Explicit Congestion Notification(ECN) is the form of network-assisted congestion control performed within the Internet. Both TCP and IP are involved. At the network layer, two bits in the Type of Service field of the IP datagram header are used for ECN. One setting of the ECN bits is used by a router to indicate that it(the router) is experiencing congestion. A second setting of the ECN bits is used by the sending host to inform routers that the sender and receiver are ECN-capable, and thus capable of taking action in response to ECN-indicated network congestion.
When the TCP in the receiving host receives an ECN congestion indication via a received datagram, the TCP in the receiving host informs the TCP in the sending host of the congestion indication by setting the ECE(Explicit Congestion Notification Echo) bit in a receiver-to-sender TCP ACK segment. The TCP sender, in turn, reacts to an ACK with a congestion indication by halving the congestion window, as it would react to a lost segment using fast retransmit, and sets the CWR(Congestion Window Reduced) bit in the header of the next transmitted TCP sender-to-receiver segment.
A congested router can set the congestion indication bit to signal congestion onset to senders before full buffers cause packets to be dropped at that router. This allows senders to decrease their sending rates earlier, hopefully before packet loss, thus avoiding costly packet loss and retransmission.
In TCP Vegas, the sender measures the RTT of the source-to-destination path for all acknowledged packets. Let
$RTT_{min}$ be the minimum of these measuresments at a sender; this occurs when the path is uncongested and packets experience minimal queueing delay. If TCP Vegas's congestion window size is cwnd, then the uncongested throughput rate would be cwnd/$RTT_{min}$. The intuition behind TCP Vegas is that if the actual sender-measured throughput is close to this value, the TCP sending rate can be increased since the path is not yet congested. However, if the actual sender-measured throughput is significantly less than the uncongested throughput rate, the path is congested and the Vegas TCP sender will decrease its sending rate.
TCP Vegas operats under the intuition that TCP senders should "Keep the pipe just full, but no fuller".
A congestion control mechanism is said to be fair if the average transmission rate of each connection is approximately R/K; that is, each connection gets an equal share of the link bandwidth. You should convince yourself that the bandwidth realized by the two connections eventually fluctuates along the equal bandwidth share line.
When running over UDP, applications can pump their audio and video into the network at a constant rate and occasionally lose packets, rather than reduce their rates to "fair" levels at times of congestion and not lose any packets.

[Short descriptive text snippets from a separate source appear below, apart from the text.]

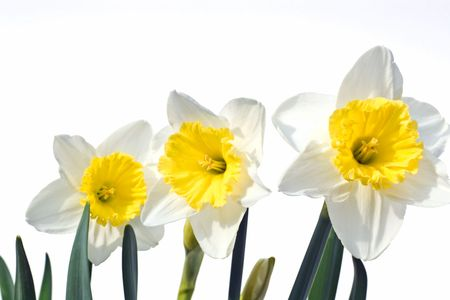 Three white and yellow narcissus daffodil flowers on white background Imagens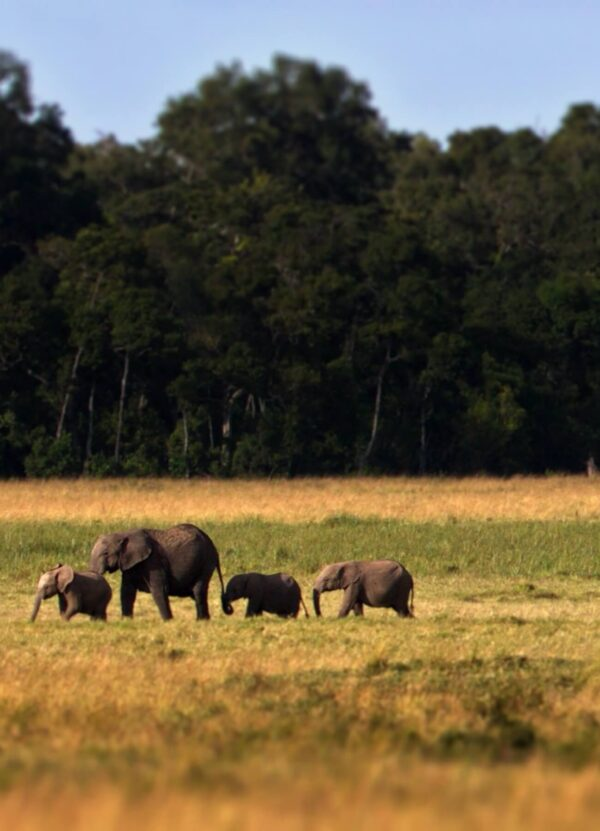 """""""African Sentiment #4"""" Artwork zoomed on the elephant family. This art print is available in different sizes. This piece is a part of the panoramic work."""
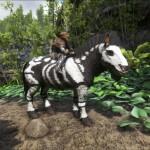 Skeletal Horse Equus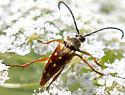 Strangalia luteicornis? - Typocerus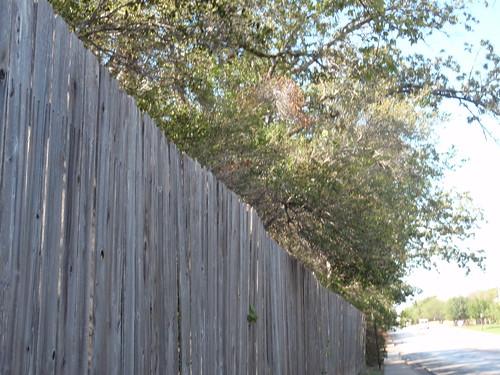 Fence and Treeline
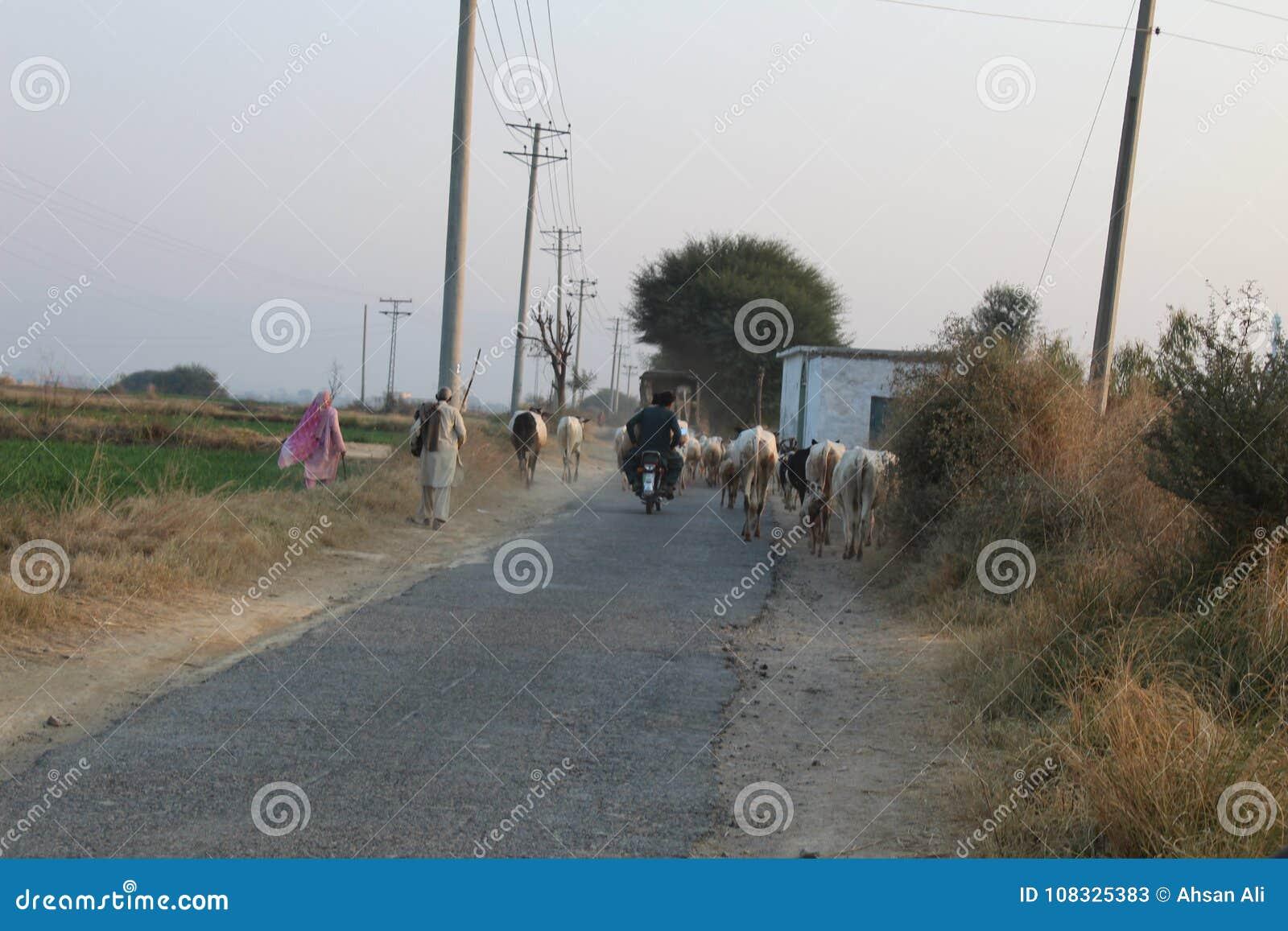 Een mening van landweg in Punjab, de koeien en de mensen zijn samen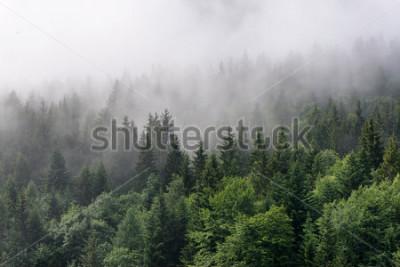 Fototapeta Evergreen Forest Overview - Topy wysokich drzew z gęstą mgłą toczącą się w bujnej dziczy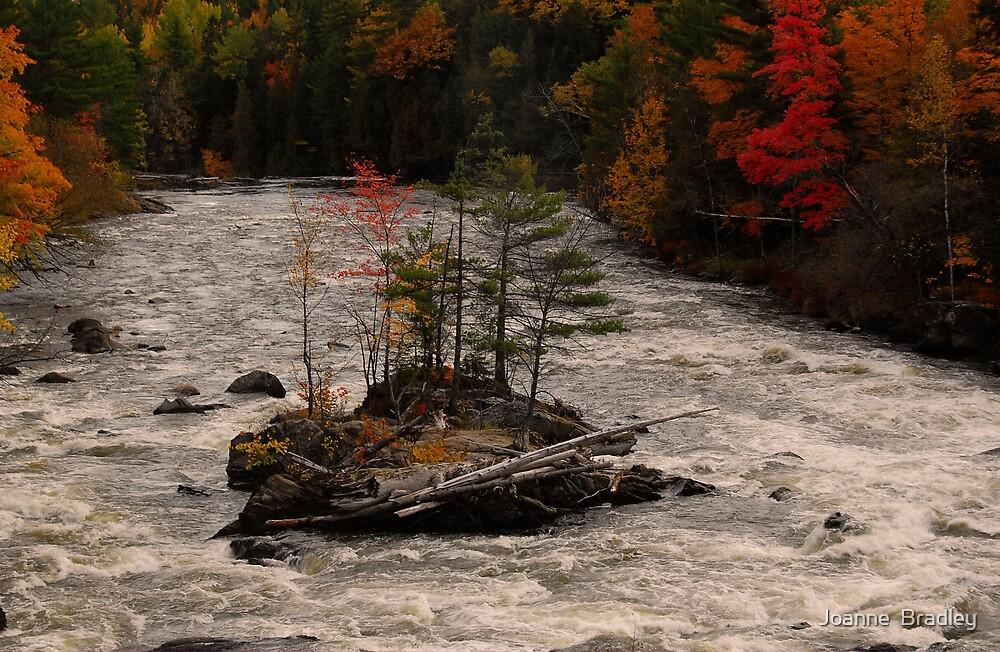 Autumn Island by Joanne  Bradley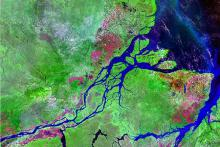 Amazon Rainforest: Rainforest could become desert.   photo from NASA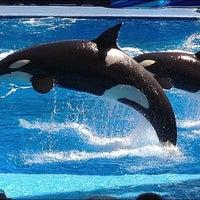 Photo taken at SeaWorld Orlando by Lara M. on 4/6/2013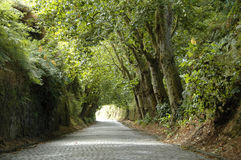 Road covered by lush green trees Stock Photo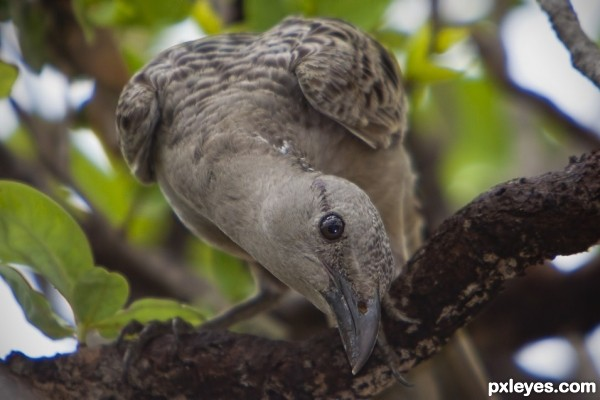 Great Bower Bird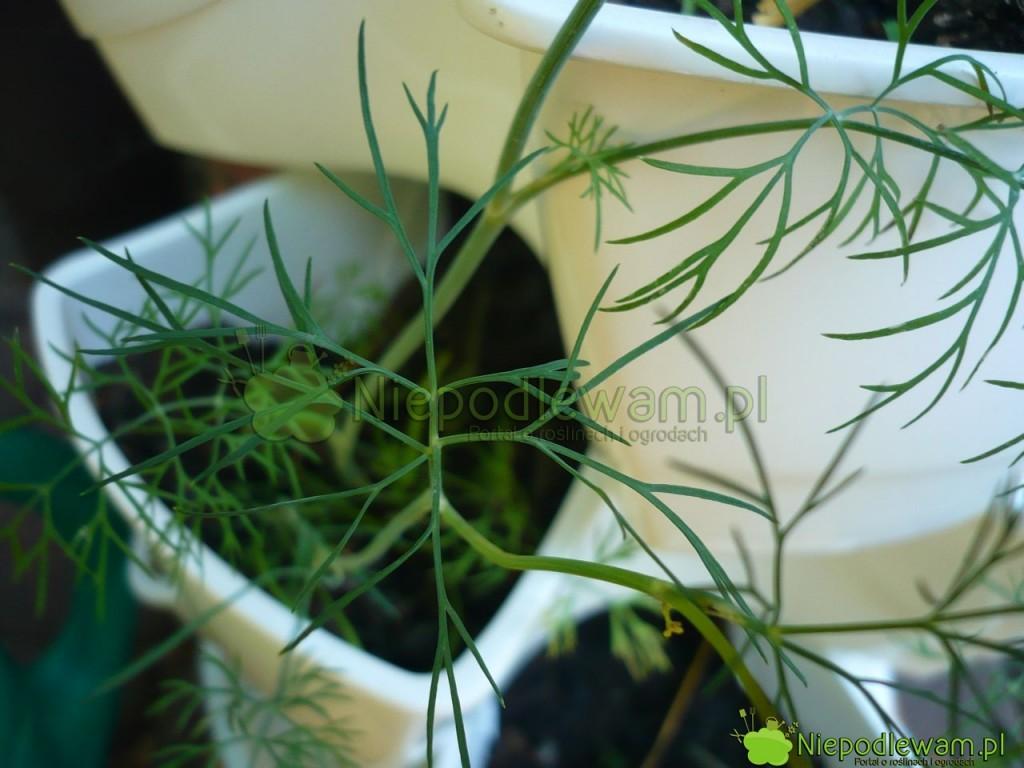 W doniczkach koperek uprawia się namłode, zielone listki. Fot.Niepodlewam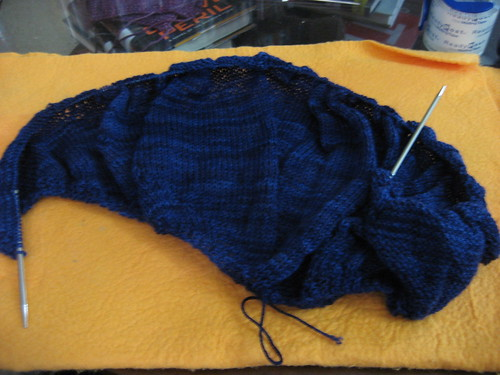 Lune shawl - Day 1 SDCC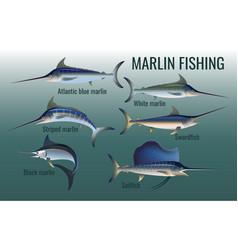 Blue black striped and white marlin swordfish vector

The primary data-plane role of each router is to forward datagrams from its input links to its output links; the primary role of the network control plane is to coordinate these local, per-router forwarding actions so that datagrams are ultimately transfered end-to-end, along paths of routers between source and destination hosts.
Two important network-layer functions can be identified:
- Forwarding. When a packet arrives at a router's input link, the router must move the packet to the appropriate output link. Forwarding is implemented in the data plane.
- Routing. The network layer must determine the route or path taken by packets as they flow from a sender to a receiver. Routing is implemented in the control plane of the network layer.
Forwarding refers to the router-local action of transferring a packet from an input link interface to the appropriate output link interface. Forwarding takes place at very short timescales, and thus is typically implemented in hardware. Routing refers to the network-wide process that determines the end-to-end paths that packets take from source to destination. Routing takes place on much longer timesales, and as we will see is often implemented in software.
A key element in every network router is its forwarding table. A router forwards a packet by examining the value of one or more fields in the arriving packet's header, and then using these header values to index into its forwarding table. The value stored in the forwarding table entry for those values indicates the outgoing link interface at that router to which that packet is to be forwarded.
All forwarding tables are configured directly by human network operators physically present at the routers.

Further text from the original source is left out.